Dr. Crab: Hmm, ze workers really seem to like ze mascot act. I shall use it as my cover in ze Kwik-Ze-Mart to get ze final parts zhat I need. Just need one cheap phone charger, an electric toothbrush, and a bag of ze Cheesie Chippos. Ze cheesies are for me, zhey are so tasty.
Make Dr. Crab Steal Machine Parts– 4hrs, Earns $175, 45xp
Apu: Hey! Where are you going with my stuff, crab person!
Dr. Crab: Oh me? I am not taking ze stuff, I am mascot here to cheer you on!

Fishing For Compliments Pt. 4
Apu starts

Apu: Ooo, Kwik-E-Mart Corp’s very own mascot! Wait, is this going to cost me?
Dr.
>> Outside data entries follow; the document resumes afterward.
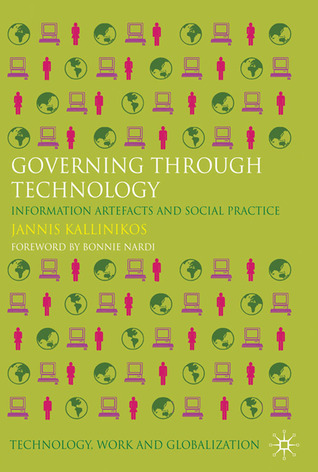 Governing Through Technology: Information Artefacts and Social Practice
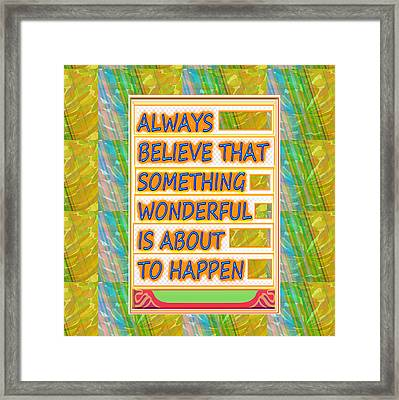 Always Believe That Something Wonderful  Is About To Happen Background Designs  And Color Tones N Co Framed Print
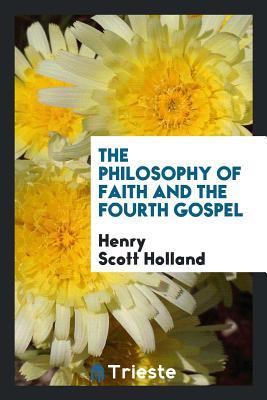 The Philosophy of Faith and the Fourth Gospel - Holland, Henry Scott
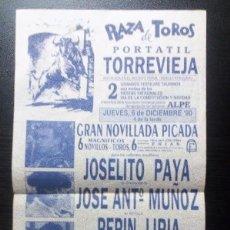 Carteles Toros: CARTEL 21X41,5 CMS. 1990 NOVILLADA PICADA JOSELITO PAYA JOSE ANTONIO MUÑOZ PEPIN LIRIA TORREVIEJA. Lote 104284855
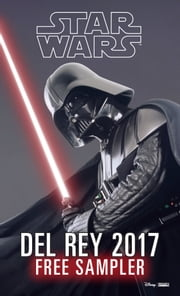 Star Wars 2017 Del Rey Sampler - Excerpts from Upcoming and Current Titles ebook by Delilah S. Dawson, James Luceno, Chuck Wendig,...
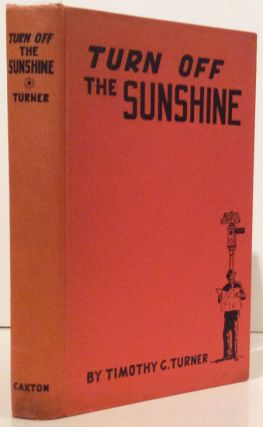 Turn Off the Sunshine: Tales of Los Angeles on the Wrong Side of the Tracks. Timothy G. Turner.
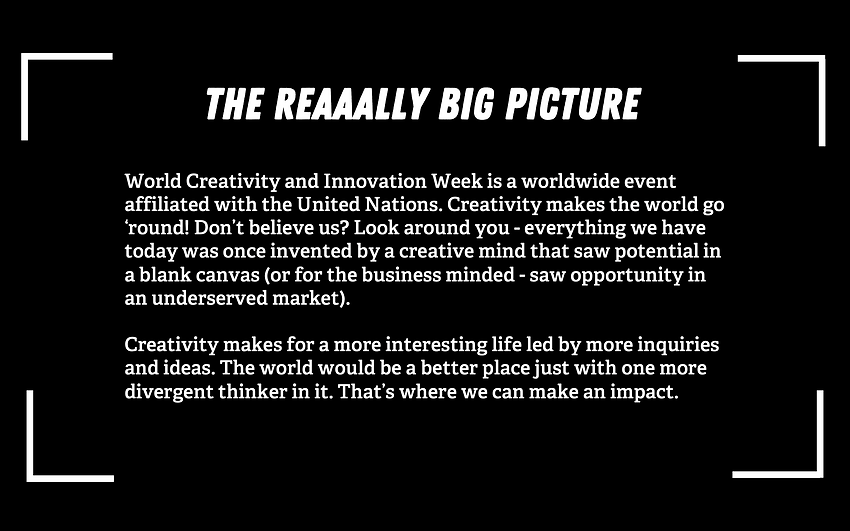 Digital poster that reads The Reaaally Big Picture Wold Creativity and Innovatoin Week is a worldwide event affiliated with the United Nations. Creativity makes the world 'go round! Don't beleive us? Look around you- everything we have today was once invented by a creative mind that saw potential in a blank canvas (or for the business minded- saw opportunity in a underserved market). Creativity makes for a more interesting life led by omre inquiries and ideas. The world would be a better place with just one more divergent thinker in it. That's where we can make an impact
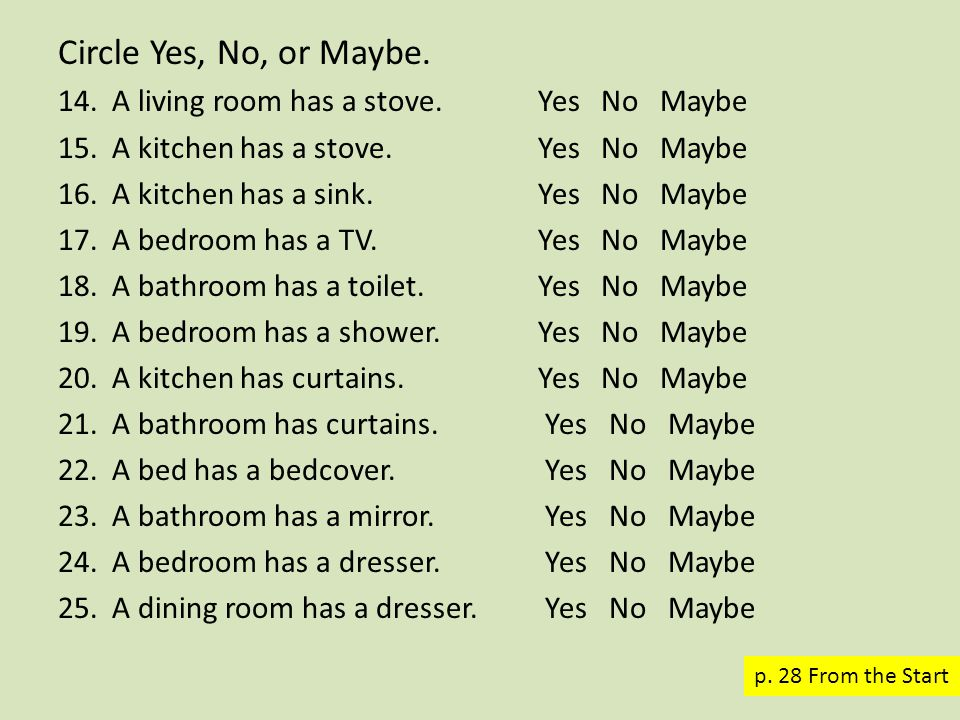 About your home.Circle Yes or No. 1.I live in a house.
Crab: All I ask is one cheap phone charger, an electric toothbrush, and a bag of ze Cheesie Chippos.
Apu: Deal!
Make Dr. Crab Crab Dance– 4hrs, Earns $175, 45xp
Apu: Oh how fun! What was your name Mr. Mascot?
Dr. Crab: My name iz Dr. Crab.
Apu: What a fantastically fun mascot name. May I ask, is there a Nurse Crayfish?

Fishing For Compliments Pt. 5
Dr. Crab starts

Dr. Crab: Hmm, it seems as zough people really like having a crab person valking around. Maybe I should stay as ze crab and not become ze human again. Human is zo boring. As Dr. Crab I can live my life plotting vays to kill Radioactive Man.
Make Dr. Crab Build a Death Ray– 24hrs, Earns $600, 150xp

And there you have it my friends…all the fun of the Freemium characters and costumes of the Superhero Sequel Event!

Did you enjoy rereading all the dialogue from the Freemium?  Were there any parts you missed?  Any jokes you didn’t catch the first time around?  Sound off in the comments below, you know we love hearing from you!

11 responses to “Tapped Out Event Walkthroughs: Superhero Sequel Freemium Characters

  1. Charcoal Briquette is so hot.. She can burn my buns any day!

  2. Is there any way to get Dr. Crab any time down the line?

  3. I personally hope they’ll be for sell for donuts in Superhero 3, raising their status to premium skins/characters.

  4. Haha, ze cheesies are for me…

  5. While not my favorite event (didn’t hate it, didn’t love it), I love that I’ve got a full set of super heroes wandering around my Springfield.

    Though, I had to put the majority of the tasks for the new characters/skins on hold during the event…too many pulled characters away for longer than I’d like, especially when they were needed at the mansion.

    • I’m the same – like that I have some quirky characters walking around; it makes my Springfield feel like the set of Kick-Ass.

  6. I have something a bit off topic but this post kind of made me think of it:

    I’ve been thinking about all the Premium characters (the temporary event ones) and realize that EA will probably re-release them into the game again (someday) either in a repeat event or a new themed event or just a yard sale perhaps.

    Which the Scout Master obviously for a camping event, but the other premium villians and heros (not to mention All the other limited Premiums over the years) I want my Babysitter Bandit Back, Babysitter Bandit Back, Babysitter Bandit Back, CHILI’S Babyback Ribs! (wait I bought her) but the point is if someone didn’t as mentioned in a recent Throwback post. All limited Premiums have hints of new/rehashed events, which was odd that Cyber Snake was freemium.

    Sorry for the off topic tangent but again this made me think about it a little more.